I must say that was very informative,mine was short but def not sweet compared to that. Haha what the best advice you could give so far this year? I've been sticking to the oak crops and think I've found a good spot. Missed one big one first year and saw a few last couple years. Like I told him had one sneak up behind while calling. Do you just find good sign and tree stand it or try calling?

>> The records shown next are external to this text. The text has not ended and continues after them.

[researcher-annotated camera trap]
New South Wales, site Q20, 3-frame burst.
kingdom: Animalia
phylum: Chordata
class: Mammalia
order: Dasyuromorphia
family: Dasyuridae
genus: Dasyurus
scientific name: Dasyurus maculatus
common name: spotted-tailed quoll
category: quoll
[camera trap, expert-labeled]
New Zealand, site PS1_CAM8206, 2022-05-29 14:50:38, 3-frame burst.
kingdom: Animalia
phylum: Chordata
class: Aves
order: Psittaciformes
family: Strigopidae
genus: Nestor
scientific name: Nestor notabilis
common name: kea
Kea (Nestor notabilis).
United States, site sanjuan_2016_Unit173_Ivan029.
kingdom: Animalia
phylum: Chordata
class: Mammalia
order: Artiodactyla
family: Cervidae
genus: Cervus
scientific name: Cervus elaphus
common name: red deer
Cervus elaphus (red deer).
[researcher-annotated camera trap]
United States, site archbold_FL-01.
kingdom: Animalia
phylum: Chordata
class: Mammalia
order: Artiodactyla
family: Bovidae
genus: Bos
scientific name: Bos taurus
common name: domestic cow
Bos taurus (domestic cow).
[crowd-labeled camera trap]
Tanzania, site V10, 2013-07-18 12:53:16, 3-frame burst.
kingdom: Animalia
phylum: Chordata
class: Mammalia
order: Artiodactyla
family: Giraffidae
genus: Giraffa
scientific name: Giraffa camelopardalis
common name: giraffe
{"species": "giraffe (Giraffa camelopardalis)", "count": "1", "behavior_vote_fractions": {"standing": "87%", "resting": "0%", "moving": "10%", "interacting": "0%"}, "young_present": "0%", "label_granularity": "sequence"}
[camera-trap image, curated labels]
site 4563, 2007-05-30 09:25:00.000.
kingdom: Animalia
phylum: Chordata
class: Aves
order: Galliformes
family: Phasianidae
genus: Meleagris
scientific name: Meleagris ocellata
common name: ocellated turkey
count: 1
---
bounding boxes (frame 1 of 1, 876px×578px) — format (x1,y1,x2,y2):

Still learning this mtn hunting. (from Ohio, been here 7 years)


----------



## Killer Kyle (Aug 4, 2012)

Most people don't really stand hunt when targeting bear.  You have to find fresh sign i.e. fresh scat and snapped limbs and climbing marks.  When you find fresh sign (within a few days old) hunt that spot.  If it gets late in the morning or evening and you havent seen a bear, get on the move.  Hunt the length of the ridge carefully stalking slowly and quietly.  Also if you hunt public land, you really dont want to tote a stand through the woods.  Thats just plain hard work.   Ridgetops are generally pretty open, so you should be able to easily make a 40 yard shot with a bow or a little further with a rifle.  Bears bed in thickets like Laurel thickets.  If they're not coming to that fresh sign, then they have found food somewhere else.  Hunting gaps in long, high mountain ridges may also be productive, as it serves like a funnel for bears to easily travel through.


----------



## Killer Kyle (Aug 4, 2012)

As for calling....not many people call here, but varmit calls could bring them from time to time. The use of varmit calls can be regulated in certain areas, so check your state regs to make sure you're using the right lind at the right time and place.  Calling may be more effective in the very late season as acorns and berries become more scarce.


----------



## Limbbaconeer (Aug 4, 2012)

Killer Kyle,  Not trying to overide this thread, but are you seeing the autumn olive and buck berry on the ridge tops?  Or do these occur lower down?

Thanks


----------



## Dana Young (Aug 6, 2012)

Autum olive usually grows around old fields not usually on the ridgetops and buck huckell berry usually grows on the sides of ridges not usually on tops.


----------



## Limbbaconeer (Aug 7, 2012)

Thanks Dana.  I have never seen it high up, and I was curious.


----------



## Killer Kyle (Aug 10, 2012)

Yeah, the buck huckleberries, I've seen them low.  I saw some pretty dense buckberries in well shaded areas in valleys between ridges and along creeks.  And Dana is correct, most of the autumn olives I know of are food plots in relatively open areas.  By the time bow opener rolls around, the buckberries will be thinning out.  Then its acorn time.  I think the autumn olives will stay around a little longer.


----------



## Lake_and_stream (Aug 15, 2012)

Couhutta has got some acorns already, was up there yesterday


----------



## Limbbaconeer (Aug 15, 2012)

What elevation were you at?

Thank you


----------



## FMBear (Aug 15, 2012)

Limbbaconeer said:


> What elevation were you at?
> 
> Thank you



I'll be up in the mountains tomorrow afternoon, but I found A LOT of white oaks while hiking the Chicopee trails in Oakwood last night.  Elevation was 440-500 feet.  Can't wait to see what my spots in the mountains at 2600-3100 feet are looking!


----------



## MarcusDean85 (Aug 20, 2012)

Cohutta's looking really good. Went yesterday and found scratch marks on alot of oaks and a lot of scat. One fresh where u could tell he's spending a lot of time in. Lots of scat and branches laying around with leaves still green. Acorn crop is producing great. Also got cut off by a timber ratler in the thick brush on top. Colder weather around dusk has them moving and he didnt want to back down and let me out of there. Not to find of rattlers when branches are still in my face.


----------



## Joe L (Aug 28, 2012)

A saw a couple of posts here for Cohutta WMA.  I 'm taking my son bear hunting at Chattahooche WMA for his 16th birthday and was wondering if anyone had experience hunting there? We are hunting bear for first time, and while I'm reading all I can about it to prepare I don't know anyone that can give me hands on experience advice. Tips and advice appreciated. We're already on a 30 minute a day treadmill regiment for starters to get ready, lol.


----------



## Dana Young (Aug 29, 2012)

Chattahoochee is loaded with bear as well.


----------